The Hubbard model is the simplest model of interacting electrons on a lattice: H = -t sum_{<ij>,sigma} c^dagger_{i,sigma} c_{j,sigma} + U sum_i n_{i,up} n_{i,down}. The first term is nearest-neighbor hopping (kinetic energy, bandwidth W ~ zt), and the second penalizes double occupancy of any site by Coulomb repulsion U. The competition between kinetic energy (which delocalizes electrons) and interaction energy (which localizes them) produces a rich phase diagram including metallic, Mott insulating, antiferromagnetic, and (in some geometries) superconducting phases. At half-filling with U >> t, the model reduces to the Heisenberg antiferromagnet. The Hubbard model is believed to capture the essential physics of high-temperature superconductivity in the cuprates.
The Hubbard model is to strongly correlated electron physics what the Ising model is to statistical mechanics: the simplest possible model that captures the essential competition. It was introduced independently by Hubbard, Gutzwiller, and Kanamori in 1963, and it contains just two parameters. The hopping integral t measures the amplitude for an electron to tunnel between neighboring sites (kinetic energy, favoring delocalization). The on-site repulsion U penalizes having two electrons (with opposite spins) on the same site (interaction energy, favoring localization). The tension between these two tendencies produces the rich physics of correlated electrons.
For U = 0, the Hubbard model is just the tight-binding model — non-interacting electrons forming energy bands. Band theory says a half-filled band is metallic.

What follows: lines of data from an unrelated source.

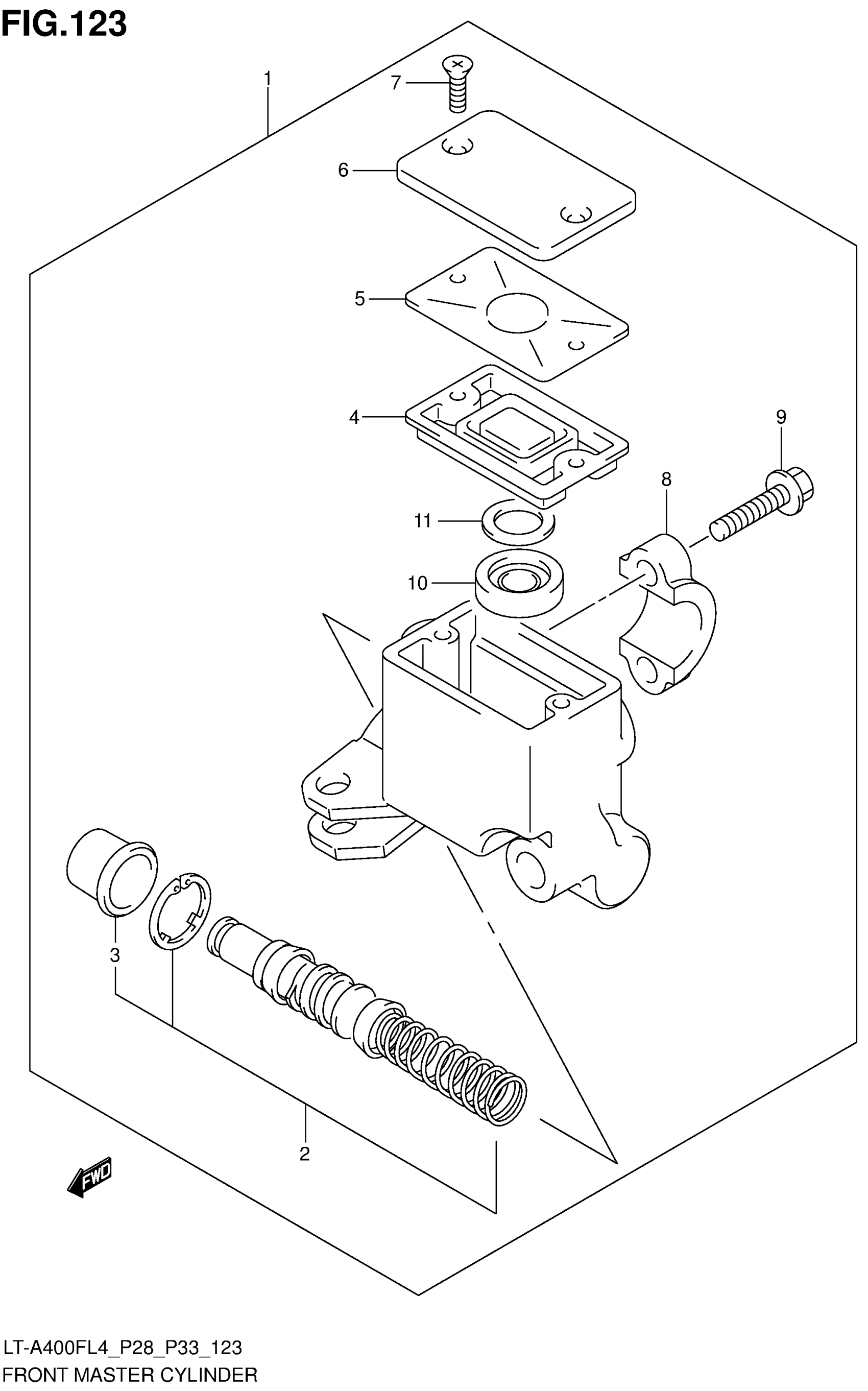 FIG.123

1

7

6

5

4

9

8

11

10

3

2

FWD

LT-A400FL4_P28_P33_123
FRONT MASTER CYLINDER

For U >> t at half-filling, every site is singly occupied and charge fluctuations are frozen out — the system is a Mott insulator with a charge gap of order U. This is the fundamental failure mode of band theory: interactions can make an insulator out of what band theory predicts is a metal. Transition metal oxides like NiO, CoO, and V_2O_3 are Mott insulators, and their insulating behavior puzzled physicists until Mott's insight that Coulomb correlations are responsible.

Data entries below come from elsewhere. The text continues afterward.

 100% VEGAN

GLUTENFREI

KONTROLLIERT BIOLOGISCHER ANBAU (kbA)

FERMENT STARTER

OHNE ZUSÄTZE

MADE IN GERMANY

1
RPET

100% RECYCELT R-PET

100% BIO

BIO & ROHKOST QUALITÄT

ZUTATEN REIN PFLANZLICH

In the Mott insulating limit (U >> t, half-filling), the remaining degree of freedom is the spin on each site. Virtual hopping processes (electron hops to a neighbor and back, through a high-energy doubly-occupied intermediate state) generate an effective antiferromagnetic exchange J = 4t^2/U between neighboring spins. The half-filled Hubbard model at large U thus maps onto the Heisenberg antiferromagnet, explaining why Mott insulators are so often antiferromagnetically ordered. This connection between charge localization and magnetic ordering is one of the central insights of correlated electron physics.

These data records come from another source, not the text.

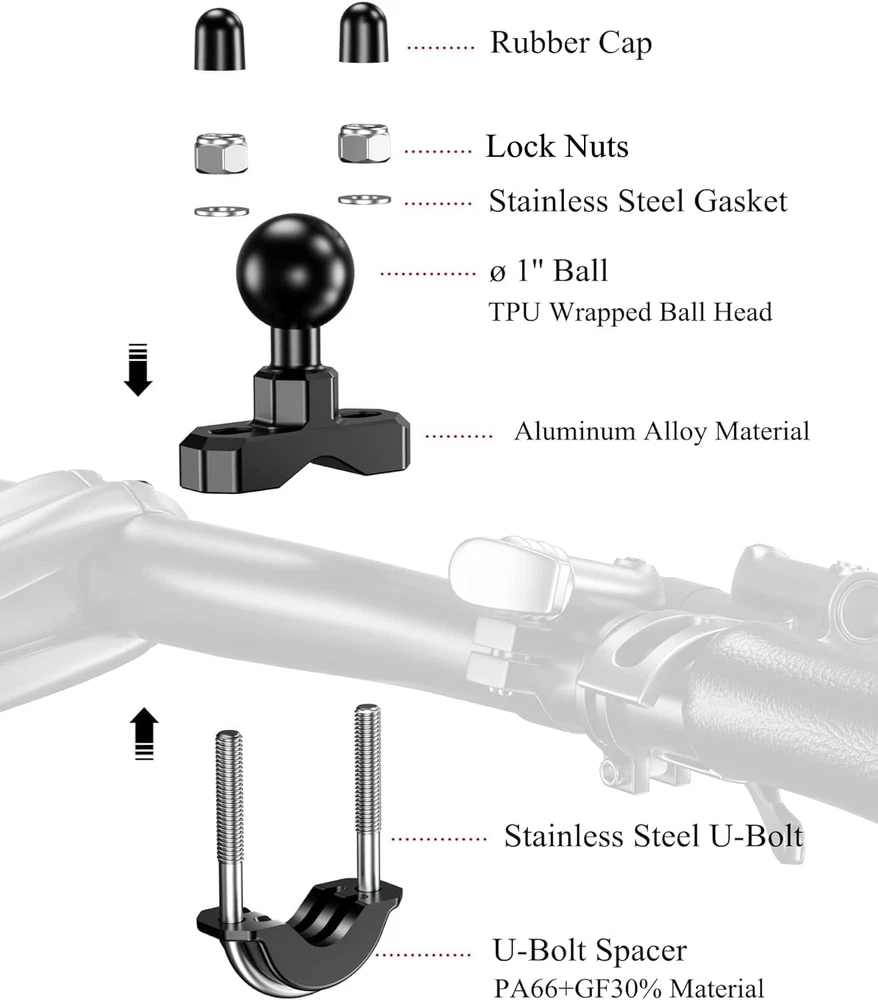 Rubber Cap

Lock Nuts

Stainless Steel Gasket

ø 1" Ball
TPU Wrapped Ball Head

Aluminum Alloy Material

Stainless Steel U-Bolt

U-Bolt Spacer
PA66+GF30% Material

The most exciting and unsolved regime is the doped Mott insulator: start from the half-filled Mott state and remove some electrons (or add some holes). The doped holes can move through the antiferromagnetic background, disrupting the magnetic order. In the 2D Hubbard model on a square lattice, there is strong numerical and analytical evidence that the doped system develops d-wave superconductivity — the same symmetry observed in cuprate high-T_c superconductors (YBa_2Cu_3O_7, La_{2-x}Sr_xCuO_4, etc.). Whether the Hubbard model rigorously supports superconductivity in 2D, and if so with what T_c, remains one of the great open questions. The model also exhibits stripe phases (interleaved charge and spin order), pseudogap behavior, and other phenomena seen in cuprates. Solving the 2D Hubbard model is simultaneously one of the most important and most difficult problems in theoretical physics.